17:51: Kim Beazley just walked in. I knew he was teaching at UWA now, but somehow it still seems weird seeing someone I once actually hoped would become my Prime Minister from across the room. (Hey, it was the Howard era, and the point at which Beazley actually looked kind of awesome, before being ousted by Simon Crean, who would not be able to look awesome under any circumstances whatsoever.)

17:58: "Wow, I've never seen one of these lectures so full..." We conclude it must be because it's about Obama. Everyone loves Obama. (As was pointed out before the election even took place, by sheer virtue of Not Being George W. Bush this cycle's president was always going to look good...)

18:06: After a momentary power cut, have had introduction from the Politics club pres and Ian Clark is now being introduced by Kim Beazley.

Apparently Kim's thesis supervisor described his writing style as that of a "third rate state department official". Ouch, burn.

18:10: Hmm, that brief powercut seems to have done bad things to the network. Annoying.

"And we are fascinated by Barack Obama, and fascinated by what he is doing in the international community." Interesting comment on the Obama administration's policy that follows on from the Bush Doctrine. "I think it was largely the product of a wounded society, that was confused by what had happened to it..." Beazley, he are not stupid. I like that summation of how America went so wrong so fast.

I hope this is recorded, it's way past my medicated time.

Professor Clark is starting, he looks genial and nice.

Aww, he's nostalging, he hadn't been back to UWA in 25 years since he spent ten years teaching here.

He plans to talk about what is "possibly the key issue in international politics" - a theme around it, anyway.

He just outlined what he's not going to talk about - I missed the second one, but oh well, he's not talking about that.

He's going to start off generally about the Eight Powers and their role in the international order. Cool, I'm interested in that.

1990 was a key point in world history - the end of the Cold War, the transition in international power dynamics to existence of one superpower. Clark things we've wasted the potential of the last twenty years, depressingly, at a critical time where we can't afford to waste many more. Awesome.

Argh, focus issues suck.
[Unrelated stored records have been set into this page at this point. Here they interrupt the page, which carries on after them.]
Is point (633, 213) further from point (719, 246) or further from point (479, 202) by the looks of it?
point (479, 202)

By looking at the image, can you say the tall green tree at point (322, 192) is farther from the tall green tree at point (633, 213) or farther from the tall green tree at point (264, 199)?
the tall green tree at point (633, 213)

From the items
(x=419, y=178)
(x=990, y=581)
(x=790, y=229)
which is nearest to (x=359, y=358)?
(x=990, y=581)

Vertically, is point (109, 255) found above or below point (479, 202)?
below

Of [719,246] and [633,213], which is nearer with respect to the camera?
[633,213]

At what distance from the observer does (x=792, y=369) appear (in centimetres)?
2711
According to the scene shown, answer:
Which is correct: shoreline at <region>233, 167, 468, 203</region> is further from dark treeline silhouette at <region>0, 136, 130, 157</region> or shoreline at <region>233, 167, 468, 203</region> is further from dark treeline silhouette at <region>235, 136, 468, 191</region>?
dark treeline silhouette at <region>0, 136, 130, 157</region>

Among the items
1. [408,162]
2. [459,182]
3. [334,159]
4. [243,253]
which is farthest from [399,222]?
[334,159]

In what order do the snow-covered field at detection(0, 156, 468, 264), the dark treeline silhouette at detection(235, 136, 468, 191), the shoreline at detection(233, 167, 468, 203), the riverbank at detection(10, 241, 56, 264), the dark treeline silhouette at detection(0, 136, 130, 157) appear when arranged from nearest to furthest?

ADHD can be annoying.

What the debate over world power structures in a world with only one superpower lacked was adequate address to the question of what this brings to the rest of the world; it was considered in terms of what this would bring to the benefit of the US.

Interesting: Suggestion that perhaps the US is returning to multilateralism, rather than the bad old days of unilateralism.

But if the US is coming back to the fold, what is the fold, now?


... and that's where I stopped liveblogging, really, I got distracted by the content.